Audience members with no more than a passing interest in live theater will not get the show as a true fanatic would. References span decades, up to and including Hamilton. However, if you can pick up on even a third of them—they’re pitching-machine fast—you will thoroughly enjoy this sledgehammering of all things stage, which is currently running at Theatre on the Square.


The characters are Breakfast Club-level stereotypes. Adam O. Crowe as James Wicker, a “dear friend” of the playwright (Wicker seems to have many “dear friends”) and a Broadway refugee who has taken up the more lucrative but less dignified work of TV, opens the show with the set-up of the story via a one-sided phone conversation. Crowe immediately lets us know that this is going to be fun—and snarky. Crowe gets to express the widest array of emotions of the characters: congenial, gossipy, defensive, jovial, devastated, and even sympathetic—all of which he does with charisma.

Dave Ruark plays Peter Austin, the playwright, as a fragile artist. Ruark’s demeanor conveys the sense that Austin often lives in his own reality, though he shows fierce love for his work. With Austin’s head in the clouds, he is a somewhat bland character.

The play’s director, Thomas Cardwell as Frank Finger, and the leading lady, Kathy Pataluch as Virginia Noyse, salt the stage. Cardwell portrays the director as a strange, somewhat flamboyant man with interesting clothing choices. Finger desperately wants to direct a flop because he claims he is sick of being a directorial golden boy, and he occasionally retreats from the action by throwing a velvet cape over his head. Cardwell is a hoot. Pataluch kicks up the bawdy as the coke-sniffing, ankle-monitor-wearing, washed-up actress Noyse. Pataluch snorts up the (quite lovely) scenery in an uncouth, even trashy way. (And I say that in the most complimentary way possible.) The other characters’ reactions to her are just as funny.
☆ ☆ ☆ ☆
EXERCISE SET:
1. In the theater review, who plays the playwright Peter Austin?
2. Output the passage of the theater review between "The characters are" and "does with charisma.", inclusive.

RAW DATA:
☆ ☆ ☆ ☆
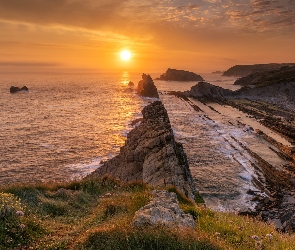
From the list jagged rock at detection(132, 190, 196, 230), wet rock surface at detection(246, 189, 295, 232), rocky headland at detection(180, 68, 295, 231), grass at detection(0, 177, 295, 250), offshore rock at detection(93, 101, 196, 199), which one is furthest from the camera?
☆ ☆ ☆ ☆
RESULTS OF THE EXERCISE:
1. Dave Ruark

2.
The characters are Breakfast Club-level stereotypes. Adam O. Crowe as James Wicker, a “dear friend” of the playwright (Wicker seems to have many “dear friends”) and a Broadway refugee who has taken up the more lucrative but less dignified work of TV, opens the show with the set-up of the story via a one-sided phone conversation. Crowe immediately lets us know that this is going to be fun—and snarky. Crowe gets to express the widest array of emotions of the characters: congenial, gossipy, defensive, jovial, devastated, and even sympathetic—all of which he does with charisma.